If you sunk the gutter into the mud, you could have filled it with slate, but either way works


----------



## CWD (Feb 11, 2007)

thats well smart mate good job !!


----------



## Lowenna (Feb 6, 2007)

Hi Jay, that is brilliant!! and thank you- you have have inspired me to re do my waxy monkey frogs home...

I have a question, might be a silly one! How do you go about changing the water?? Or does the Hydroleca keep the water clean enough until you need to top up??


----------



## Spikebrit (Oct 23, 2006)

Lowenna said:


> Hi Jay, that is brilliant!! and thank you- you have have inspired me to re do my waxy monkey frogs home...
> 
> I have a question, might be a silly one! How do you go about changing the water?? Or does the Hydroleca keep the water clean enough until you need to top up??


the hydroleca helps to filter the water a bit. I also have a filter on the pump. So between the 2 of them complete water changes shouldn't need to happen to frequenntly. Im thiking about every 6-7 weeks maybe depending on the water quality. Its somthing im going to have to keep and eye on. If the water quality stays goo i'll leave it long and just do part water changes. I've absolulty no idea how to attempt it tho. Didnt think of that when i made the viv lol. 

Jay


----------



## SuperTed (Apr 19, 2007)

your going to have to demolish the waterfall to get all the water out :Na_Na_Na_Na:


----------



## Spikebrit (Oct 23, 2006)

SuperTed said:


> your going to have to demolish the waterfall to get all the water out :Na_Na_Na_Na:



that never going to happen took me far to long to make. I have some idea, tho we'll see if they work when have to do it.

Jay


----------



## linda.t (Sep 28, 2007)

looks great 
i've got to start getting mine ready 
i will be getting my 2 next week
linda


----------



## Rain (Oct 9, 2007)

yours is an inspiration!!! I'm starting the layout for mine tonight


----------



## Spikebrit (Oct 23, 2006)

oooo, i want to see pics of all your live planted vis as well guys once you get them going. 

good luck
Jay


----------



## cracksolja (Sep 10, 2007)

Hi jay, Great Pics love the viv - what live plants do you use ?

Also what is the green stuff beside the slates?

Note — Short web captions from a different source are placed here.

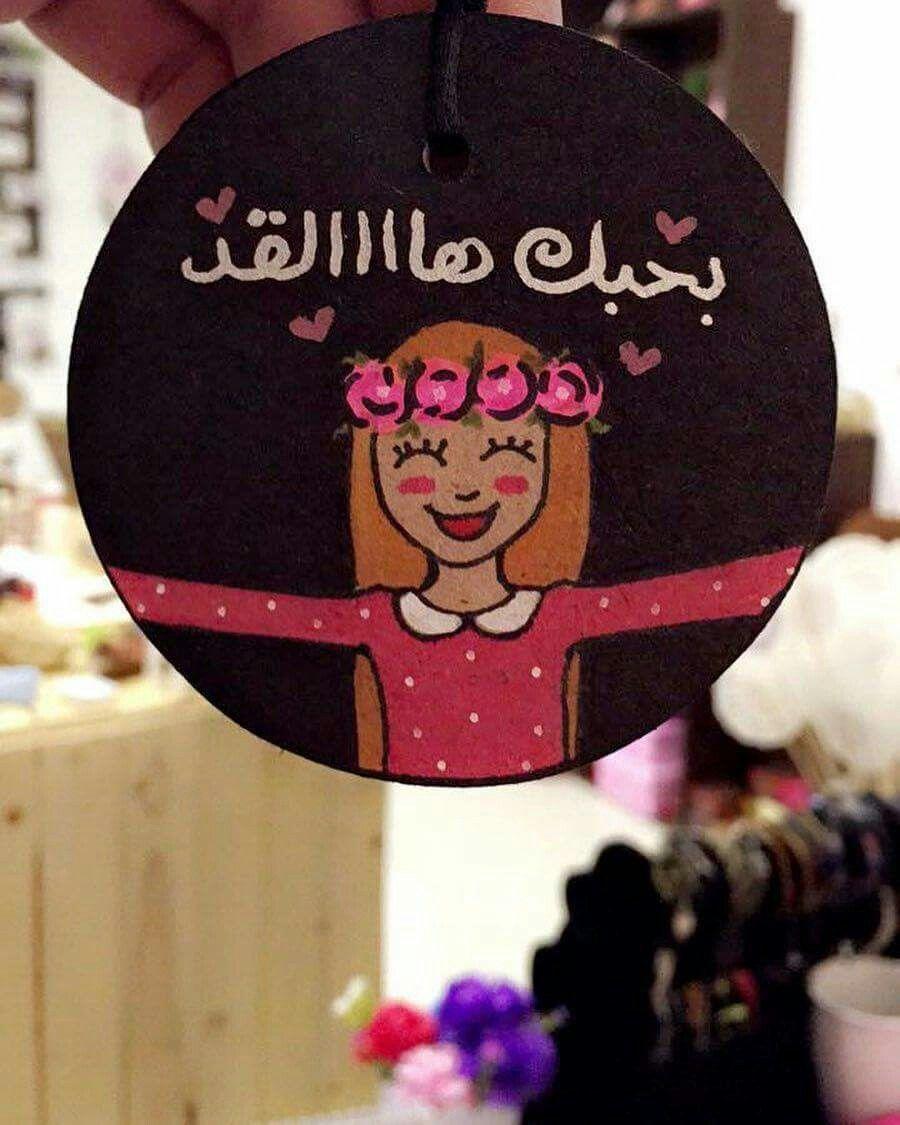 بس بحبك كتييير اكتر من روحي Circle Quotes Friends Quotes Beautiful Arabic Words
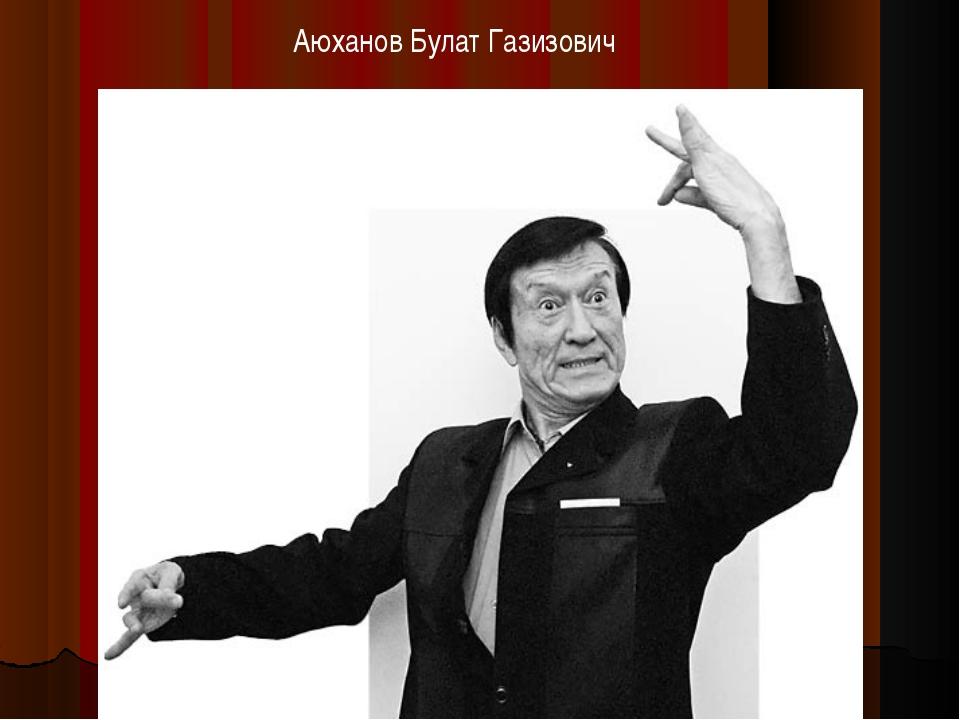 Аюханов Булат Газизович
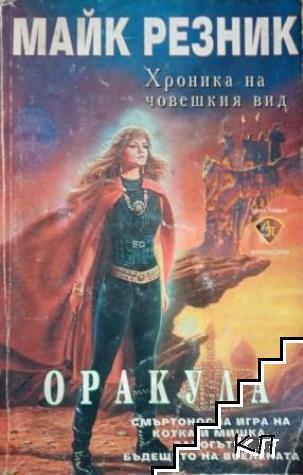 Оракула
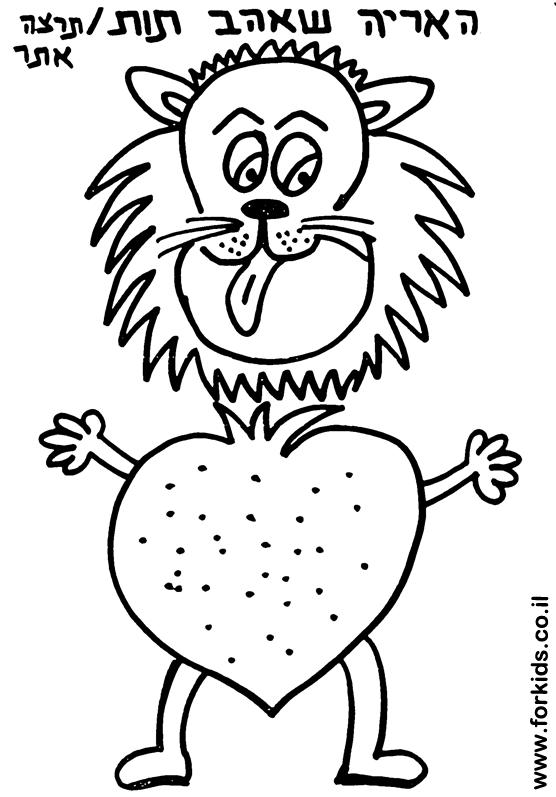 האריה שאהב תות לצביעה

I like trhat very sassy 

I have fake plants currently but would like to introduce some real ones since the growth of plants would look very natural


----------



## Spikebrit (Oct 23, 2006)

Plant wise, there to different bromalids, one lone leaf grass fern (front left behing tiger bromalid), the green stuff in the back right is some sort of fern, cant remeber what. Tho it died since the pic. I think the conditions were to damp for the fern. I also have various pieces of ivy as well. 

I like real plants alot at the moment there more fun. 

Jay


----------